As noted, the scherzo is a gallimaufry of tunes, one of Ives’s few actual quodlibets, mostly now-long-forgotten college songs, plus a handful of recognizable popular tunes of the 19th century (e.g. Foster’s “My Old Kentucky Home”) all jumbled together in different keys, kaleidoscopically distorted, rhythmically pushed and pulled, and ending, most incongruously of all, on a short V-I cadence (nobody called out the echo of the Ives in the Iwanek, so we’re doing it here).

The finale, a reflection on a campus church service ending with the quoted hymn, is sincere, in a simpler harmonic style (thus making the work mirror the processes of the first movement, or perhaps vice versa) and tinged with late Victorian sentiment. The principal theme is given to the cello. After a jazzier midsection the hymn in the coda was heartfelt hymn feels welcome, but the emptying out of the Protestant churches in the Northeast in the late 20th century has largely stripped away this music’s context for contemporary audiences, and even for the players. Ives would have taken the audience’s familiarity with these tunes for granted. Today audiences need explications for the embedded morsels.

Under cellist David Hardy’s modernist, and somewhat threatening opening meanders, Artistic Director Heng-Jin Park, breathing fire at the piano, let us know for certain that we had left the safety of Mozart’s minuetting behind. By the time violinist Monica Pegis entered at bar 28, the rather abstract argument had gained even more vehemence. Fragmented, forward-looking, and desultory, this Moderato movement encouraged the independence of the three individuals; they seemed to inhabit private but parallel realms.  

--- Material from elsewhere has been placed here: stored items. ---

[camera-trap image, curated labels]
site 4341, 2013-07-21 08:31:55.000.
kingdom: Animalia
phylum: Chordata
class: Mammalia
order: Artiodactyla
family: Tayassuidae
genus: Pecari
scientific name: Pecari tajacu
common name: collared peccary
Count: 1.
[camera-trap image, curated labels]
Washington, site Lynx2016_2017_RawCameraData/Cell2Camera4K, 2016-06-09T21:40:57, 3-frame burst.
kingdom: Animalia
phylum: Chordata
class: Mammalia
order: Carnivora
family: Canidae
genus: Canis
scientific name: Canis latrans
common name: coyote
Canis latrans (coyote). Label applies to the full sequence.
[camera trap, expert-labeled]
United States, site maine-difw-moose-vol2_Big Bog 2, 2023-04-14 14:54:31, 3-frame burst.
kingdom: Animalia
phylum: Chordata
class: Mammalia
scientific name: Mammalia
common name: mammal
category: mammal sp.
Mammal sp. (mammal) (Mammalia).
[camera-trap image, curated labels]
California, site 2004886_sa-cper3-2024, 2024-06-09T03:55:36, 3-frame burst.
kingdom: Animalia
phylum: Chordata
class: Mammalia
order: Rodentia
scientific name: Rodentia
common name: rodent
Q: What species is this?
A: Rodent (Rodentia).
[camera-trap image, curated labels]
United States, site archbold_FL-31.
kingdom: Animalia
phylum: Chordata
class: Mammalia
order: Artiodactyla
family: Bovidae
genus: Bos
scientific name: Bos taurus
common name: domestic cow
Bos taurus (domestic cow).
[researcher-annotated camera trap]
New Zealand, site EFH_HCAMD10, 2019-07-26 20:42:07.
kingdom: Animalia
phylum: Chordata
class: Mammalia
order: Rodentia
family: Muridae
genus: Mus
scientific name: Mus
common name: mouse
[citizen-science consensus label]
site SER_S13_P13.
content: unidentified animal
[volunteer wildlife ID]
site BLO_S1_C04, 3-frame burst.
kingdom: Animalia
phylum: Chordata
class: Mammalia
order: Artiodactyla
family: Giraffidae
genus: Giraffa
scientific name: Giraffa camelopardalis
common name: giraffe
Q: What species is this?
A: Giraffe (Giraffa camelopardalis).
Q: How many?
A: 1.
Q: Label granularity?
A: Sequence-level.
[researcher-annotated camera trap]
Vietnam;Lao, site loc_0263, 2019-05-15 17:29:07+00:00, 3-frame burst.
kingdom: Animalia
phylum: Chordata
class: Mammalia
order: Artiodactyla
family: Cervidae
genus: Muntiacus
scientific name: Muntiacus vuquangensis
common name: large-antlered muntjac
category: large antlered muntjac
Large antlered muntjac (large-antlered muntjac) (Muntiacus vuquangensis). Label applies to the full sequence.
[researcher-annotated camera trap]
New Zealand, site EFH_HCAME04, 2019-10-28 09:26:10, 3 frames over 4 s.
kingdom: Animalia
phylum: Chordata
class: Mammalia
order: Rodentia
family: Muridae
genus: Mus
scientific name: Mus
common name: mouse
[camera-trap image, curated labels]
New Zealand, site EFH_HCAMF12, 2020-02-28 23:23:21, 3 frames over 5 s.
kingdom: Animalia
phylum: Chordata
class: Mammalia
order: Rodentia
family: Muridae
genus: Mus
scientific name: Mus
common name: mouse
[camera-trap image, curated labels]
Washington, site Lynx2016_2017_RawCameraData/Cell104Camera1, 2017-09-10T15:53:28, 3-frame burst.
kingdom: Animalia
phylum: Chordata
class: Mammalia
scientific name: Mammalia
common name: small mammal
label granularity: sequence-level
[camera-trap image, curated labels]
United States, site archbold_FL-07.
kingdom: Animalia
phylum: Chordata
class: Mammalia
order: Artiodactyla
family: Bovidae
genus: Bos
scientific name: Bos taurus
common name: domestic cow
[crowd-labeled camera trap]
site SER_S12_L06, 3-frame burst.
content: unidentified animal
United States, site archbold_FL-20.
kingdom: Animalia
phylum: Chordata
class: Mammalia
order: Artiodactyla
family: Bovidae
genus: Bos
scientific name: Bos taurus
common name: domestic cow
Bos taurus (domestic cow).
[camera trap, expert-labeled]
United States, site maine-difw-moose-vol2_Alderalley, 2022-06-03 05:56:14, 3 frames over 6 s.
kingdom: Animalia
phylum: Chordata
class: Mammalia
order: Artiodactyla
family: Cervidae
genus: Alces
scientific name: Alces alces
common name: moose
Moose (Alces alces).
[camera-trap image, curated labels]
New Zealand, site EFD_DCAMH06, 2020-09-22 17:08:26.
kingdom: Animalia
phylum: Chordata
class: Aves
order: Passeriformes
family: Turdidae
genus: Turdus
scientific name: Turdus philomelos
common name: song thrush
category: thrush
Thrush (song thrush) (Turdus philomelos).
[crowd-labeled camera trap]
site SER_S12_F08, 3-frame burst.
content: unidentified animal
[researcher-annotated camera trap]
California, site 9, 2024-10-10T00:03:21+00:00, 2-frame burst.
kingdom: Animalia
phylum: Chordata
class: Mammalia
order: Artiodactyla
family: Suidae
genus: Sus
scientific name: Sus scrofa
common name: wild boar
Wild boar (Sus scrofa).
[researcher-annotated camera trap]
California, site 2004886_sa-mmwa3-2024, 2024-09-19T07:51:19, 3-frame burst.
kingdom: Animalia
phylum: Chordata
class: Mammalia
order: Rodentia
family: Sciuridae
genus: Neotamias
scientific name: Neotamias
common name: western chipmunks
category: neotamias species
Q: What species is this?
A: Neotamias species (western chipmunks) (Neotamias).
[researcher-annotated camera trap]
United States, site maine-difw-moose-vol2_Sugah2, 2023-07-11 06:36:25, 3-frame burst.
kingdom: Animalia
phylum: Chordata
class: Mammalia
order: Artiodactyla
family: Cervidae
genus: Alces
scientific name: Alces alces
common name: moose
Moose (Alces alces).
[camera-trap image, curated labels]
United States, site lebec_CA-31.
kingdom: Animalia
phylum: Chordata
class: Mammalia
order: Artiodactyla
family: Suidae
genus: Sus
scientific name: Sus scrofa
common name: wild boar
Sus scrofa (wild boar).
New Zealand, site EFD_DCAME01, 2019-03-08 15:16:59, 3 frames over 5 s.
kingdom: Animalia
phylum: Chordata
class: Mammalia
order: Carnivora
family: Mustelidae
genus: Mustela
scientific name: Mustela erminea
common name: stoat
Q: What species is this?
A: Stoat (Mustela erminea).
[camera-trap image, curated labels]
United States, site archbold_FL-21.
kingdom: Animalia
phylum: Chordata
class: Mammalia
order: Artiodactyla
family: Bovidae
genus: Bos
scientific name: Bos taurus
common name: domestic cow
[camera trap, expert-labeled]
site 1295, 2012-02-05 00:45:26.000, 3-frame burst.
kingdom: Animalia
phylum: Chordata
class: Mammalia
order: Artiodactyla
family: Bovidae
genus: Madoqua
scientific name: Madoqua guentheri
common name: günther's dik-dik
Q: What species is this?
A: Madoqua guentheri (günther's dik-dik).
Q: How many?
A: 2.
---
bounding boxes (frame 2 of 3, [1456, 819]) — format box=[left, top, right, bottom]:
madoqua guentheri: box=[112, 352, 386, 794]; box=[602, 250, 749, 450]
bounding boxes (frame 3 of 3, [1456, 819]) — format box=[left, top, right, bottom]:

Ives assembled the presto with drawing-room and church-choir nostalgia seen through a lens of adolescent Yalie irony. It sounded like a radio tuned to several simultaneous stations which would mysteriously align for commercials with the same jingle. At times loud and energetic, always garrulous and lapel grabbing, the threesome left no doubt of their commitment to play to the crowd. The Moderato con moto closing movement begins as a parody or an homage to Brahms…or both. The players reveled in the guessing game as tunes made brief bows, disappeared under cloud-covers of accidentals and competing ideas before reemerging like shafts of sunlight as the overcast broke.  We wondered at times if we were developing a case of ADD…and yet when the time came for Ives to take his leave, Hardy’s eloquent cello intoned “Rock of Ages” for the ages…before the song atomized into a (perhaps) profound or profoundly unanswered question.